Futurama without any question!
NNY
Mr Bender Bending Rodriguez!
Leela - sexy in a Jessica Rabbit kinda way (weird I know but true)
Might lean towards Hibbert but a close one...
Nibbler definately!
Planet Express!

They should have cancelled the Simpsons and carried on with  Futurama!


----------



## Smitty (Dec 5, 2004)

Futurama...Our last Ferret was nicknamed "Nibbler"

Smitty


----------



## adaytay (Dec 8, 2004)

While the simpsons are cool, Futurama just wins it for me - trouble is with the Simpsons they are on all the time on half-a-dozen different channels (well - two), and I get fed up seeing them sometimes.

Ad.


----------



## Zack Barresse (Dec 9, 2004)

SIMPSONS!!!


Okay, I like the oldies stuff.  I may have a slight biased opinion due to the fact that I haven't seen Futurama in like a year, and hardly watch any TV, but when I get home from emt/fire training the Simpsons is usually on.  They have never failed to make me laugh.  The writer's of that show oughta win some kind of 'funniest writing for the longest streak' award.


----------



## DRJ (Dec 26, 2004)

Homer is the best.

Marge: Homer, your work says if you don't come in on Friday to not bother coming back on Monday.
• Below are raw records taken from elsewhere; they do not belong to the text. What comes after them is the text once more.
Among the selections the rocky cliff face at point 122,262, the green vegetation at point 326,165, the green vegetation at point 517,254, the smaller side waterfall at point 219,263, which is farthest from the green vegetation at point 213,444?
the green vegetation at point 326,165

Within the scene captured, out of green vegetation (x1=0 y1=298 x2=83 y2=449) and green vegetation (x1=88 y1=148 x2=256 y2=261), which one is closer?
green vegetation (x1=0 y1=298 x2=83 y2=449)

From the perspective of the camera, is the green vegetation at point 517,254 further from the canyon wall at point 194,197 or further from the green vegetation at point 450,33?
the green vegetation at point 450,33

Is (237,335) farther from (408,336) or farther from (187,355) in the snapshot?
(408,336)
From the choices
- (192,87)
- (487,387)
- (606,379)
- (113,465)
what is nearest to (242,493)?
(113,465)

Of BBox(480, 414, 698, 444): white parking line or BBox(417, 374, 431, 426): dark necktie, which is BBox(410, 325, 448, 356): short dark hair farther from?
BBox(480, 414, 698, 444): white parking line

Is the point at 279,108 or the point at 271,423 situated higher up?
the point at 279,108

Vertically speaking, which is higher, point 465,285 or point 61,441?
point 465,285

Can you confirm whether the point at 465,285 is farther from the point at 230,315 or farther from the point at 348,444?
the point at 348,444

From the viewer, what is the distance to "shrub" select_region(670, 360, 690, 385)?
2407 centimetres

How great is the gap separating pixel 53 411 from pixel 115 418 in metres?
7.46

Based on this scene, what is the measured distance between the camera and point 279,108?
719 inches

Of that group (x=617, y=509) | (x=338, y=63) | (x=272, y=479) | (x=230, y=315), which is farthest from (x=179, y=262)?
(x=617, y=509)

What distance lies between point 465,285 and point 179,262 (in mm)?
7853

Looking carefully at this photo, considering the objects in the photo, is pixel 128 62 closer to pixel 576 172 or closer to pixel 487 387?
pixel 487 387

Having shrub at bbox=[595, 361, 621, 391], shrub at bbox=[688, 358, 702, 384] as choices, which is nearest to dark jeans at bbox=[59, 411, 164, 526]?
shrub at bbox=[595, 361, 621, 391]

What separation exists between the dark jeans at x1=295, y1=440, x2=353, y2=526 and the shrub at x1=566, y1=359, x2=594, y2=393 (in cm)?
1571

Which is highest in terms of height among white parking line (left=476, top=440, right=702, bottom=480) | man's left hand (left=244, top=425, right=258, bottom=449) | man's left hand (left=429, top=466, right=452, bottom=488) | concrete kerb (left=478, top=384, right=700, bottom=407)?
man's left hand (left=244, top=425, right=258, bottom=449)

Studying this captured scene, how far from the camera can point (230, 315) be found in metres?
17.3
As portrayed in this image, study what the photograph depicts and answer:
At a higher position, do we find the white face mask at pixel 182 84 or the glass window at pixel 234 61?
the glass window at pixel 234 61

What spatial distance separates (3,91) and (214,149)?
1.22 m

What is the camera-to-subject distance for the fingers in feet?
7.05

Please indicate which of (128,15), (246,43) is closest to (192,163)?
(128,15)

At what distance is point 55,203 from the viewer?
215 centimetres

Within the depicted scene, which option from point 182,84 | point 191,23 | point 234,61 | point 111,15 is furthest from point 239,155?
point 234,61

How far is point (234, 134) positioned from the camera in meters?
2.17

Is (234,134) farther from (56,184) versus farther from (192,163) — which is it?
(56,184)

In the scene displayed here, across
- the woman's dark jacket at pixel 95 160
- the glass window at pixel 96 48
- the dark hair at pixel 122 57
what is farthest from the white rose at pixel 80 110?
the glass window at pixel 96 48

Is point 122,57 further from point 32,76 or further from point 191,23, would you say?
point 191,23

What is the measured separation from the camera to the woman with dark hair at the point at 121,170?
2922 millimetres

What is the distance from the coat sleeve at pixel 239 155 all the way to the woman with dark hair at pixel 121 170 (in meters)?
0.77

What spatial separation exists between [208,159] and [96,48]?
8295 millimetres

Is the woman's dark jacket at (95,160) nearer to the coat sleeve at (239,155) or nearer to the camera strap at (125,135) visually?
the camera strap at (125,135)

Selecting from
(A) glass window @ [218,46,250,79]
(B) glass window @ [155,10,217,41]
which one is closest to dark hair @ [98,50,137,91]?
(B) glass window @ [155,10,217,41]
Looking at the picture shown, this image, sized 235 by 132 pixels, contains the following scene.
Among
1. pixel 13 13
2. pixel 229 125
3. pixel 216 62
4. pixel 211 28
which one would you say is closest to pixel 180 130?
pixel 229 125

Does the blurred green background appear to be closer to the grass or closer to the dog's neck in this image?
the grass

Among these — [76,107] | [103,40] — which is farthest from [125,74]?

Homer: WooHoo!! FOUR DAY WEEKEND!!


----------



## FinancialAnalystKid (Dec 28, 2004)

First - I do believe there's nothing that can replace the Flintstones or the Jetsons!!! 

I've been a big fan of those two shows having a pretty decent collection of DELL comics dating back in the 60s. No, I wasn't reading comic books back in the 60s - i ain't that old yet. But its coming up fast.

HOMER is funny as heck and my sister does a great voice imitation of Bart!


----------